* start The data *

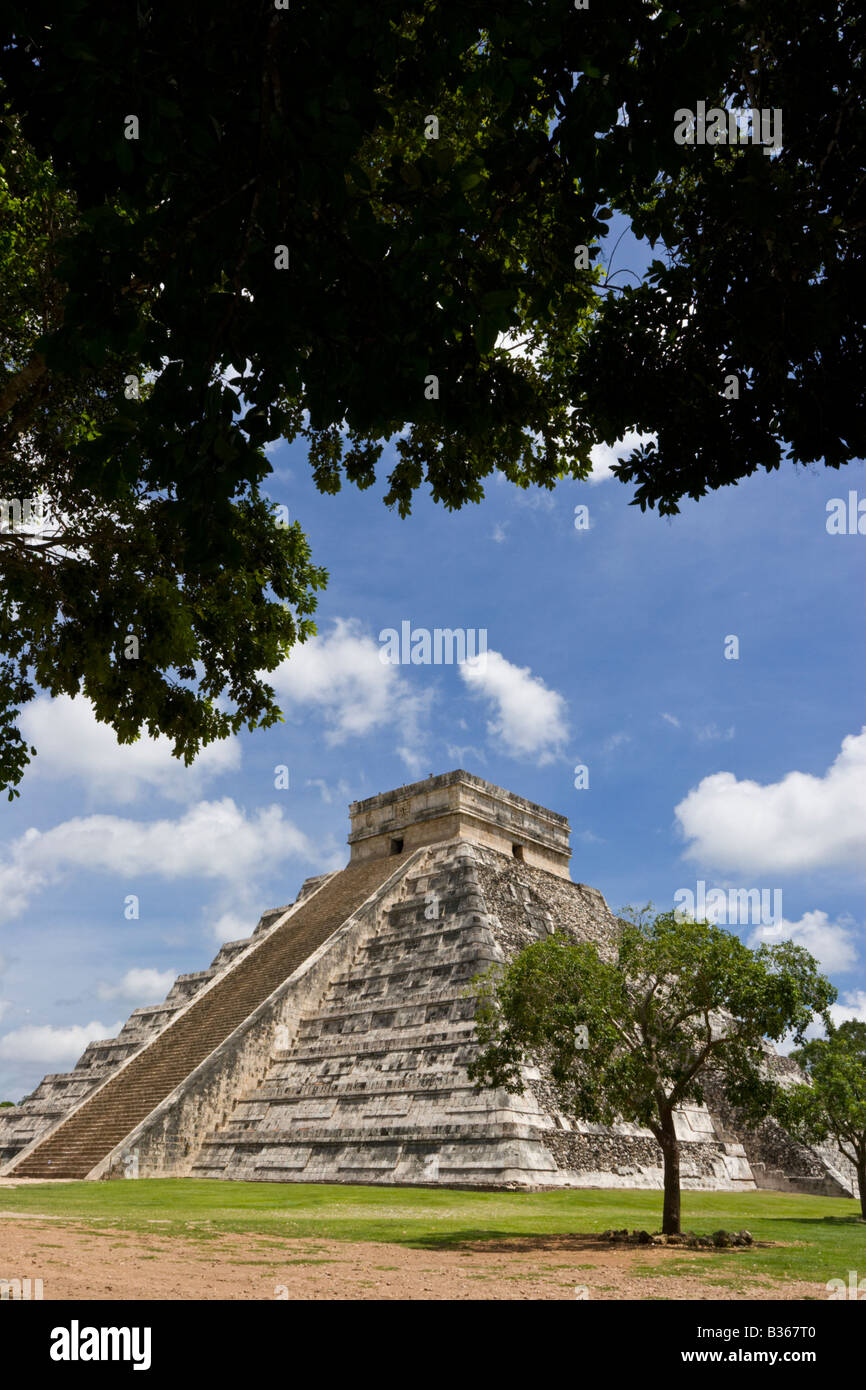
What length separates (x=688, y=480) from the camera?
808 centimetres

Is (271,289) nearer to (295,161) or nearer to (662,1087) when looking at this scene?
(295,161)

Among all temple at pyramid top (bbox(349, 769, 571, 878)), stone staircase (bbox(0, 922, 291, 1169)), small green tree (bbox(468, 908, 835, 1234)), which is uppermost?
temple at pyramid top (bbox(349, 769, 571, 878))

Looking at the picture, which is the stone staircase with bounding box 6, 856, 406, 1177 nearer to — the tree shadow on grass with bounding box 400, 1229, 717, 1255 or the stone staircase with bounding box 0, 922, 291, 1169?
the stone staircase with bounding box 0, 922, 291, 1169

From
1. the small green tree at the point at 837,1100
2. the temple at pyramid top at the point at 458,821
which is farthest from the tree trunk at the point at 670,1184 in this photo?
the temple at pyramid top at the point at 458,821

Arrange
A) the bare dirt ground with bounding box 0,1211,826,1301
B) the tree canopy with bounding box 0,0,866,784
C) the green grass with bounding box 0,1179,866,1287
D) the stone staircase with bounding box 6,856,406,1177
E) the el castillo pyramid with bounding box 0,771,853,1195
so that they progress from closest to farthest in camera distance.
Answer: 1. the tree canopy with bounding box 0,0,866,784
2. the bare dirt ground with bounding box 0,1211,826,1301
3. the green grass with bounding box 0,1179,866,1287
4. the el castillo pyramid with bounding box 0,771,853,1195
5. the stone staircase with bounding box 6,856,406,1177

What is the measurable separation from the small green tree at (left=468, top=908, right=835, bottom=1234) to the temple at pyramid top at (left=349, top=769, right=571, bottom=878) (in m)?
18.5

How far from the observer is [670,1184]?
13062 millimetres

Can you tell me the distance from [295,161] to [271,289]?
0.62 m

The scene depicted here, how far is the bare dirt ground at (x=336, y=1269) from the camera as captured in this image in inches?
290

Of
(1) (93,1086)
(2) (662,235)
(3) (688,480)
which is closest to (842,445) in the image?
(3) (688,480)

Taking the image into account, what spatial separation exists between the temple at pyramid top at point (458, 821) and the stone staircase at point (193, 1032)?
1046mm

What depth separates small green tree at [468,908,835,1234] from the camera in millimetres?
13219

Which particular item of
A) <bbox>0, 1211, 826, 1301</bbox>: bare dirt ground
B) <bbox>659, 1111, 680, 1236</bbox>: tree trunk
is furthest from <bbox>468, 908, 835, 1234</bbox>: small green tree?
<bbox>0, 1211, 826, 1301</bbox>: bare dirt ground

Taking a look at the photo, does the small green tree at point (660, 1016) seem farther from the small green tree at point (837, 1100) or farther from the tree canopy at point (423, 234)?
the tree canopy at point (423, 234)
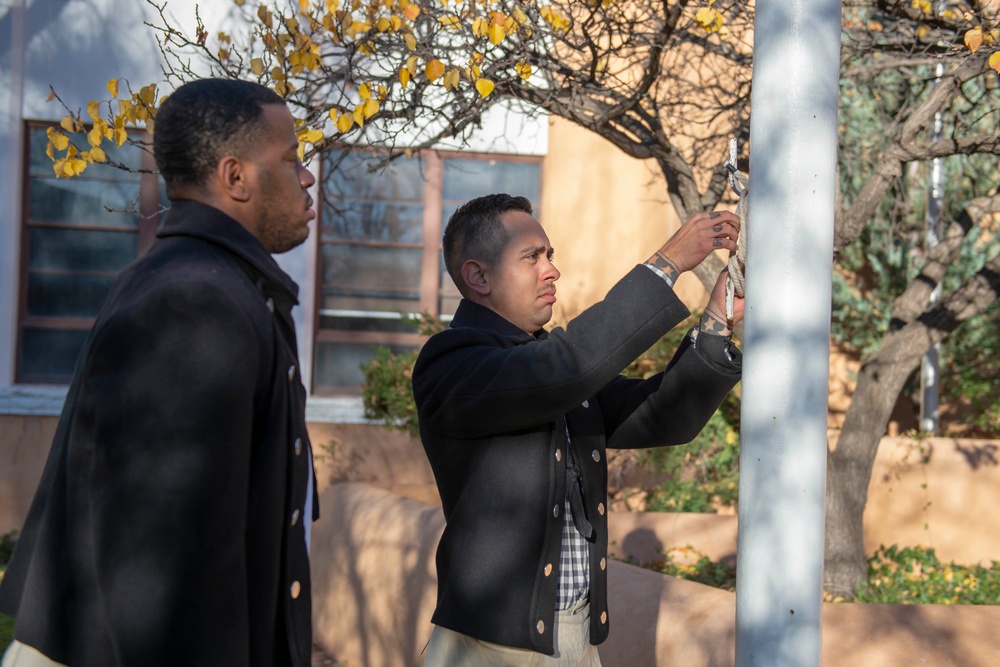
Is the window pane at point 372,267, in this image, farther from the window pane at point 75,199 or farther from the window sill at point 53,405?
the window pane at point 75,199

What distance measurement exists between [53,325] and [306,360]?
2198 mm

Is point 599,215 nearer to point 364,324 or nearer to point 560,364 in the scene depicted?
point 364,324

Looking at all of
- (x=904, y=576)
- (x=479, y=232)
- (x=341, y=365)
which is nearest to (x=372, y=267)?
(x=341, y=365)

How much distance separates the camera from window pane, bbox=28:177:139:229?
373 inches

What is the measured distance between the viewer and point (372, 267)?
9.77 meters

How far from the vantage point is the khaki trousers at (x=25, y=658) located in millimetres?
1835

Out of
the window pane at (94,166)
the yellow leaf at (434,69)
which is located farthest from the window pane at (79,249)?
the yellow leaf at (434,69)

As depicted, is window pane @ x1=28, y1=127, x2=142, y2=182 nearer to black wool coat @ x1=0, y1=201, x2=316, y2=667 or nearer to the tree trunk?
the tree trunk

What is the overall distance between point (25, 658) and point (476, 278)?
1.41m

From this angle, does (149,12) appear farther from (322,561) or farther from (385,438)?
(322,561)

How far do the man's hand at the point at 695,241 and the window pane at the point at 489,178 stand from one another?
7.33 meters

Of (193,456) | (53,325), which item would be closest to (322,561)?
(53,325)

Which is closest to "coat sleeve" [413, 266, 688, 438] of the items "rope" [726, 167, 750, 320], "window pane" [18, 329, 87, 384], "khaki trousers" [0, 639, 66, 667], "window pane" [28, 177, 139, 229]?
"rope" [726, 167, 750, 320]

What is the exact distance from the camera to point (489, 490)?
2.65m
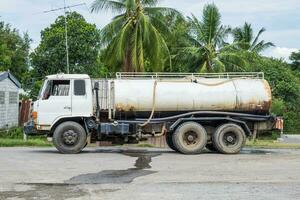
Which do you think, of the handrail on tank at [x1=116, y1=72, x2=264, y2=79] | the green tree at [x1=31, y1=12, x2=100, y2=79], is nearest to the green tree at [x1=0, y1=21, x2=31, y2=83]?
the green tree at [x1=31, y1=12, x2=100, y2=79]

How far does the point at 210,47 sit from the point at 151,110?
1977 centimetres

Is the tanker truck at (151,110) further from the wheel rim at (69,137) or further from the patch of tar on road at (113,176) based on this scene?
the patch of tar on road at (113,176)

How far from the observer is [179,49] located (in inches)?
1538

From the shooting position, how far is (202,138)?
64.6ft

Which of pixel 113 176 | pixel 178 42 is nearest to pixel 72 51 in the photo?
pixel 178 42

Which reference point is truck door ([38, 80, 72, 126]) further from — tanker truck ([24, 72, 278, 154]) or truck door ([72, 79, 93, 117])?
truck door ([72, 79, 93, 117])

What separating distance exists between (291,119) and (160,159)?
26.8 m

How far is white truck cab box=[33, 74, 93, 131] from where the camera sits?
19328mm

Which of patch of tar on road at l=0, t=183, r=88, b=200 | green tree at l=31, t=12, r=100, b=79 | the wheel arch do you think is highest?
green tree at l=31, t=12, r=100, b=79

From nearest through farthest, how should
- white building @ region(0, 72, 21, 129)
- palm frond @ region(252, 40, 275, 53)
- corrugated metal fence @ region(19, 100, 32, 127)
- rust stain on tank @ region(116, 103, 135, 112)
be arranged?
rust stain on tank @ region(116, 103, 135, 112) → white building @ region(0, 72, 21, 129) → corrugated metal fence @ region(19, 100, 32, 127) → palm frond @ region(252, 40, 275, 53)

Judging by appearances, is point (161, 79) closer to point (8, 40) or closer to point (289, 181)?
point (289, 181)

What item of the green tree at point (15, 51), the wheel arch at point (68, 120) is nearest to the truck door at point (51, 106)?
the wheel arch at point (68, 120)

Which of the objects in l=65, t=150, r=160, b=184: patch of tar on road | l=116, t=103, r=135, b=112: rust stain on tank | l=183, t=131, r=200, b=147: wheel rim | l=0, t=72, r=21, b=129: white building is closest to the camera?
l=65, t=150, r=160, b=184: patch of tar on road

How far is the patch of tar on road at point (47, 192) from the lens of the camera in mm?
10391
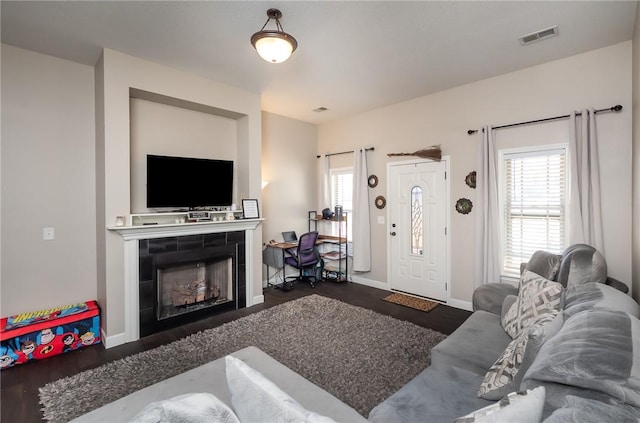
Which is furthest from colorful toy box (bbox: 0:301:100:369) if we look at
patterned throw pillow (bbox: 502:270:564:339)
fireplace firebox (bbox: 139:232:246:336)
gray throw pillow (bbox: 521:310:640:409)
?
patterned throw pillow (bbox: 502:270:564:339)

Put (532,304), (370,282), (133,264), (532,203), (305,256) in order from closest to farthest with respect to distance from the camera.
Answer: (532,304) < (133,264) < (532,203) < (305,256) < (370,282)

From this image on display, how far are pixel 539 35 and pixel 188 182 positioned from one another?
395 centimetres

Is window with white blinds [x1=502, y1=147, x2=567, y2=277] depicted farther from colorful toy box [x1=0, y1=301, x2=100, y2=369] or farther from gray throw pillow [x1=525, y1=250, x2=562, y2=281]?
colorful toy box [x1=0, y1=301, x2=100, y2=369]

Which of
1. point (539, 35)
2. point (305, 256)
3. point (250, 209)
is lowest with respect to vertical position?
point (305, 256)

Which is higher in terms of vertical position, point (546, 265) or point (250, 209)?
point (250, 209)

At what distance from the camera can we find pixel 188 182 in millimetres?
3670

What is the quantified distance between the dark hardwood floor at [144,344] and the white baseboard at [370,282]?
4.9 inches

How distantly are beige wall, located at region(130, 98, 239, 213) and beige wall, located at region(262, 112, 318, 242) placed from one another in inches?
34.2

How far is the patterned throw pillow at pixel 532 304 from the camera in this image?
1916 mm

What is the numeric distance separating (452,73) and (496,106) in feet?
2.26

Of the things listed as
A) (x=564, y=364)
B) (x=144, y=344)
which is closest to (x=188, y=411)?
(x=564, y=364)

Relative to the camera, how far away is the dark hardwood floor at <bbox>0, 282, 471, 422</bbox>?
85.7 inches

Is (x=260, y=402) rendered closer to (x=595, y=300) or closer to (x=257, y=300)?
(x=595, y=300)

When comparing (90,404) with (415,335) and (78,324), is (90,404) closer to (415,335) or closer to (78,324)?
(78,324)
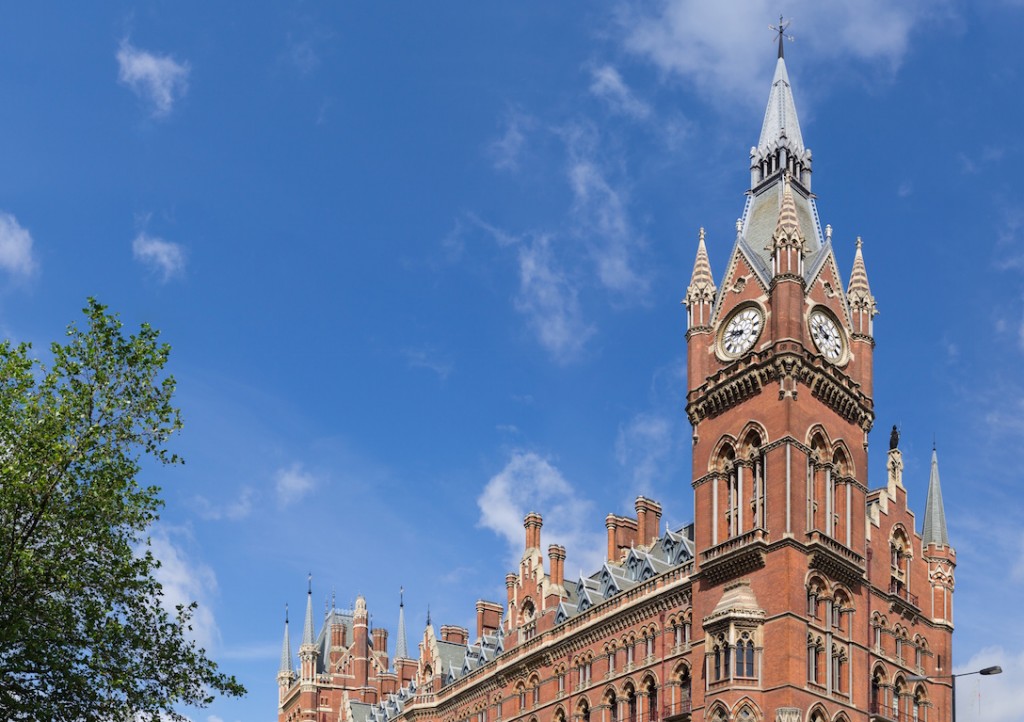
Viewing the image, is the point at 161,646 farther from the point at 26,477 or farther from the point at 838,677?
the point at 838,677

* end The data *

Goal
Produce an exact reproduction of the lines from the line containing "Which is higher" through the last line of the records. Any picture is left out.

Written solution
Which is higher in terms of vertical position, point (546, 265) or point (250, 209)?
point (250, 209)

At what distance from the camera can we find pixel 188 182 in millimetres?
3670

What is the quantified distance between the dark hardwood floor at [144,344] and the white baseboard at [370,282]?
4.9 inches

How distantly are beige wall, located at region(130, 98, 239, 213) and beige wall, located at region(262, 112, 318, 242) placed from one another in inches?
34.2

How far is the patterned throw pillow at pixel 532 304 from the camera in this image?
1916 mm

What is the numeric distance separating (452,73) and (496,106) in feet?
2.26

Of the things listed as
A) (x=564, y=364)
B) (x=144, y=344)
which is closest to (x=188, y=411)?
(x=564, y=364)

Relative to the camera, how far away is the dark hardwood floor at <bbox>0, 282, 471, 422</bbox>?
85.7 inches

Is (x=260, y=402) rendered closer to (x=595, y=300) or closer to (x=257, y=300)?
(x=595, y=300)

When comparing (90,404) with (415,335) and (78,324), is (90,404) closer to (415,335) or closer to (78,324)?
(78,324)
Viewing the image, is the point at 161,646 farther from the point at 26,477 or farther from the point at 838,677?
the point at 838,677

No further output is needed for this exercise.